Guns Don’t Kill People. People Kill People. I’m sure you’ve heard this line or saw it on a bumper sticker on some redneck’s jacked-up 4 X 4. You know the blacked-out Dodge Ram with the rifle rack in the rear window and the white Browning decal on the tail gate. Well, truth is people use guns to kill people.
We have gun control because our legal system of people control doesn’t work well. At least not in Canada.
Canadians don’t have the ingrained gun culture that America has, but we still have our share of firearm related homicides. I took a look at the stats and see Canada has .51 gun murders per 100,000 people. The United States has seven times the rate at 3.55 / 100K. Interestingly, Japan has zero (0), Australia has 0.11, Mexico has 10.0, Colombia 27.1, Guatemala 34.8, El Salvador 39.9, and Honduras topped the list at 64.8.
So, you’ve got a lot better chance of being shot to death in Central America than in New York, LA, or even Vancouver where we have daily drive-by shootings – but the little punk gang-bangers are such piss-poor shots that they rarely hit anyone.
What got me writing this is the horrific shootings at the Emanuel African Methodist Episcopal Church in Charleston, South Carolina. The details of what the psycho used as a firearm or how he got possession of it are yet to come out, but it’s no secret firearms are much easier to obtain, and are much more plentiful in supply, in the US than in Canada.
Canadian gun control laws are not without flaw.

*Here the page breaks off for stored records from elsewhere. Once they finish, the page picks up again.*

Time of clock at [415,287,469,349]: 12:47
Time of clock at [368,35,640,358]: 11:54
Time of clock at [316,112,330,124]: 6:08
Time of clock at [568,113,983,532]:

To own guns, Canadians are required to have a firearms Possession and Acquisition License (PAL). You must take an accredited training course, undergo a police investigation where your criminal record is checked, your family is interviewed – especially your spouse, or ex-spouses – and two independent people must sign-off that you’ve no history of mental illness.

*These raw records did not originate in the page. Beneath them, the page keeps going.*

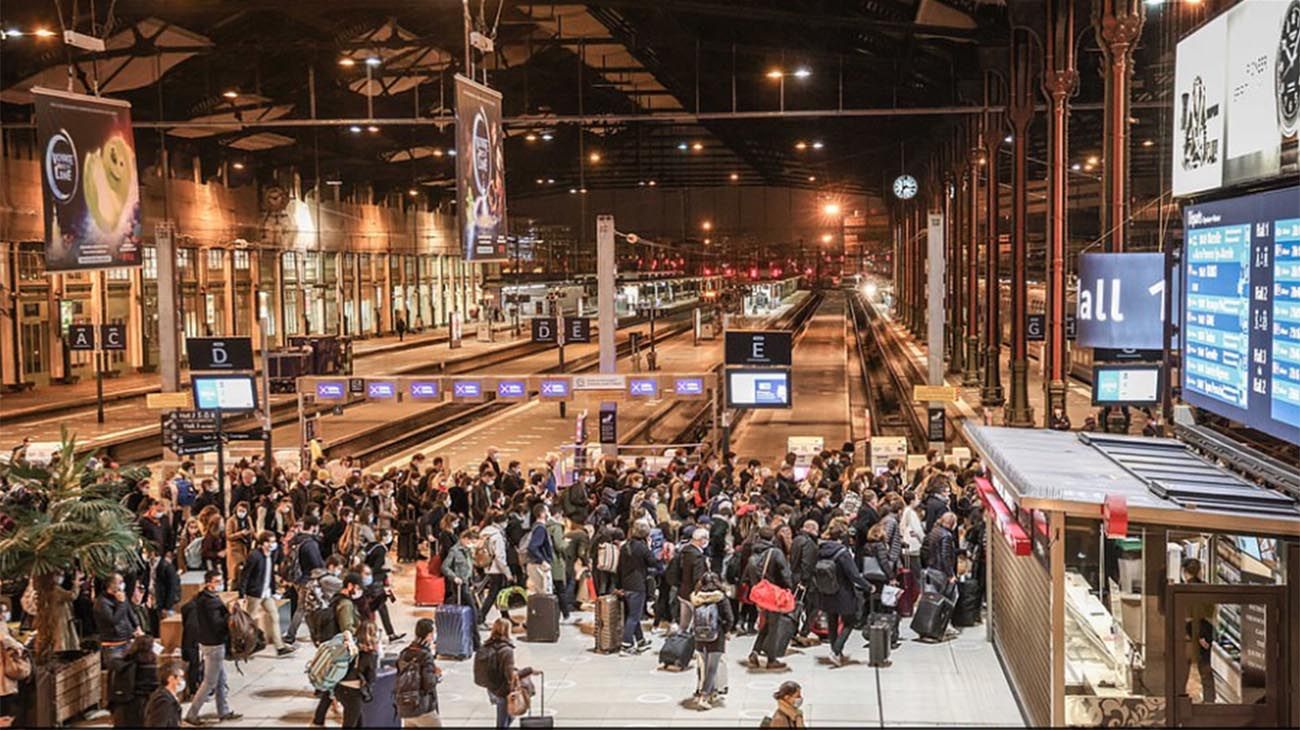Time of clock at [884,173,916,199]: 7:15
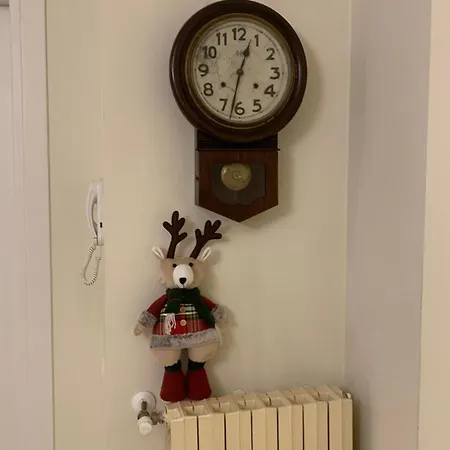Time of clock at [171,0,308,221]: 12:32
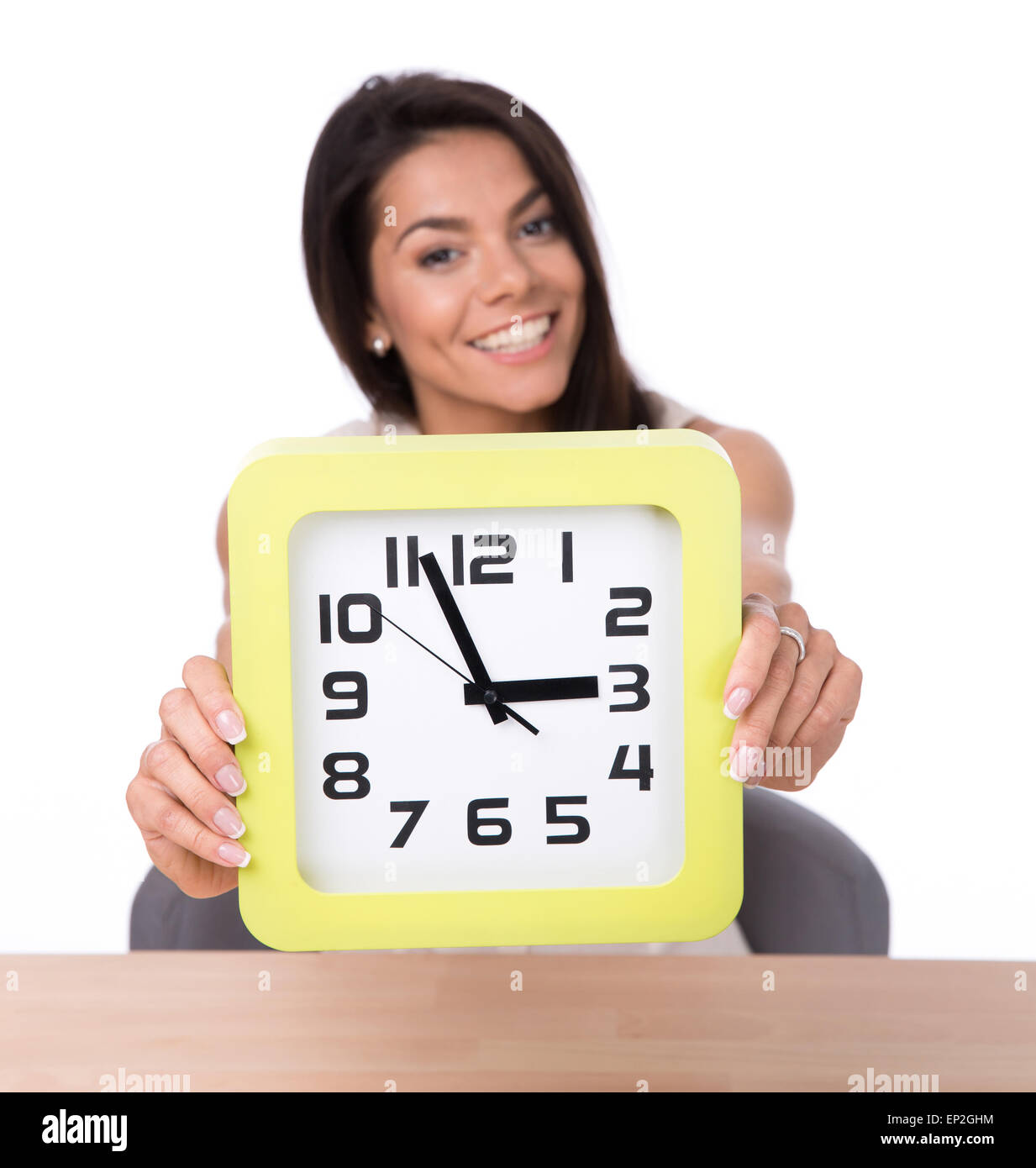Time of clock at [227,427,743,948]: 2:56
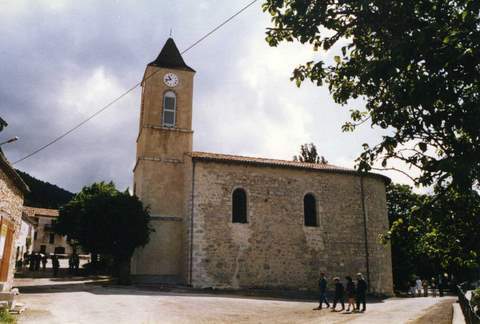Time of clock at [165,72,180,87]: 10:42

Firearms are divided into three groups. Non-restricted, such as hunting rifles and shotguns. Restricted, such as handguns and certain assault rifles. And Prohibited, such as fully-automatic weapons. There’s also caveats like locking mechanisms, transport regulations, and magazine capacity.
Restricted firearms have special permits and can only be used on certified firing ranges. Civilians are not allowed to carry handguns in public – with the exception of a very few cases. Even hunting firearms have regulations about where they’re handled and God help if you’re caught with a machine gun. In Canada, possession of firearms is a privilege, not a right.